Miré a mi amigo con el peta en la boca, ya por la mitad. Durante todo su relato estuve un par de pasos por detrás, vigilando a los perros por si acaso, pero escuchándole atentamente. Las sensaciones de las que me hablaba me eran desconocidas, pero la forma tan afectada de la que hablaba de ellas me hicieron tomármelas en serio y creérmelas, aunque no las entendiera del todo. Abelardo se giró y me miró con una gran sonrisa y leves destellos en las pupilas. Estaba aún más contento que antes.

— ¿La vas a volver a ver? — le pregunté.

— No creo. Ya te digo que no fue para tanto. Pero le estaré agradecido siempre, aun cuando ella no tenga ni idea de lo que ha hecho. Porque puede ser que ella no haya hecho nada en absoluto, desde su punto de vista lo único que consiguió fue una noche un poco decepcionante, seguro que está acostumbrada a encuentros con más pasión y destreza y no dudo que cuando se escabulló del hotel algún remordimiento peregrino pasó por su cabeza. Poco me importa lo que ella piense de mí, o de esa noche, la verdad, bastante tengo yo ya como para preocuparme por lo que ella esperaba de mí. ¿Sabes esa idea que se aloja en los ojos, que impregna los espejos y las fotos y que te susurra muy cerca del oído con su aliento húmedo que no eres para tanto, que no eres para nadie? No quiero decir que haya desaparecido del todo, pero sus sílabas ya no son tan nítidas, lo que quiere hacerme creer ya no es tan fácil de entender.

Unos ladridos lejanos llegaron a nuestros oídos y nos giramos al instante. A unos treinta metros había un labrador enorme de color canela que, apoyado sobre las patas traseras se erguía desafiante retando a nuestras bestias con sus ladridos. Los nuestros se quedaron parados el uno al lado del otro sin saber qué hacer, normalmente eran ellos quienes iniciaban los insultos y se encontraban desorientados. Se miraron, nos miraron e hicieron un amago de contestar, pero Abelardo silbó y ambos perros vinieron a donde estábamos y se olvidaron del lejano enemigo.

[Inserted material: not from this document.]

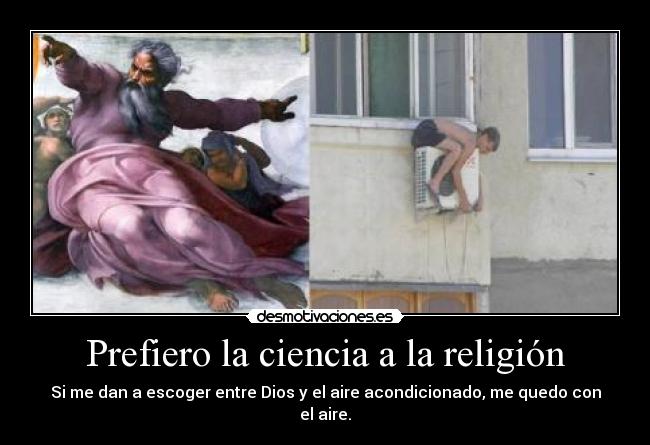 Prefiero la ciencia a la religión -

— Me alegro mucho por ti, tío, te lo digo de verdad — le dije a Abelardo mientras nos dirigíamos a un banco para sentarnos — no sabía que estabas tan mal, pero aunque lo hubiera sabido no podría haberte ayudado; pero me enorgullece saber que no has tenido reparos en contármelo. A veces las casualidades, la suerte como tú dices, nos salva sin saber muy bien cómo, sin tener del todo claro si nos la merecemos o no. En ese vacío del que hablas a veces crecen pequeñas buenas noticias, que si bien no ayudan a evitar la caída del todo, sí que nos permiten agarrarnos y mirar las cosas con la perspectiva de la esperanza. Lo que espero es que no se te vaya la cabeza y ahora vayas en plan Don Juan, sin miramientos o ética. No uses esa noche como excusa para recuperar el tiempo perdido.

— Claro que no. Ahora lo que quiero es domar ese espacio, que ya te digo que no ha desaparecido aún, y convertirlo en un espacio sin gravedad. Y así poder viajar a través de él sin miedo a la caída. Como un astronauta de mí mismo que surca el espacio entre constelaciones sin juzgar lo que ven sus ojos, sin prisas por llegar a ninguna órbita nueva.

Abelardo se quedó en silencio tras pronunciar las últimas palabras y ambos miramos al horizonte sin mediar palabra. Los perros se habían sentado cada uno al lado de su dueño y jadeaban profusamente. Le puse una mano en el hombro a mi amigo y, sin decir nada, disfrutamos de ese espacio mutuo que es la amistad.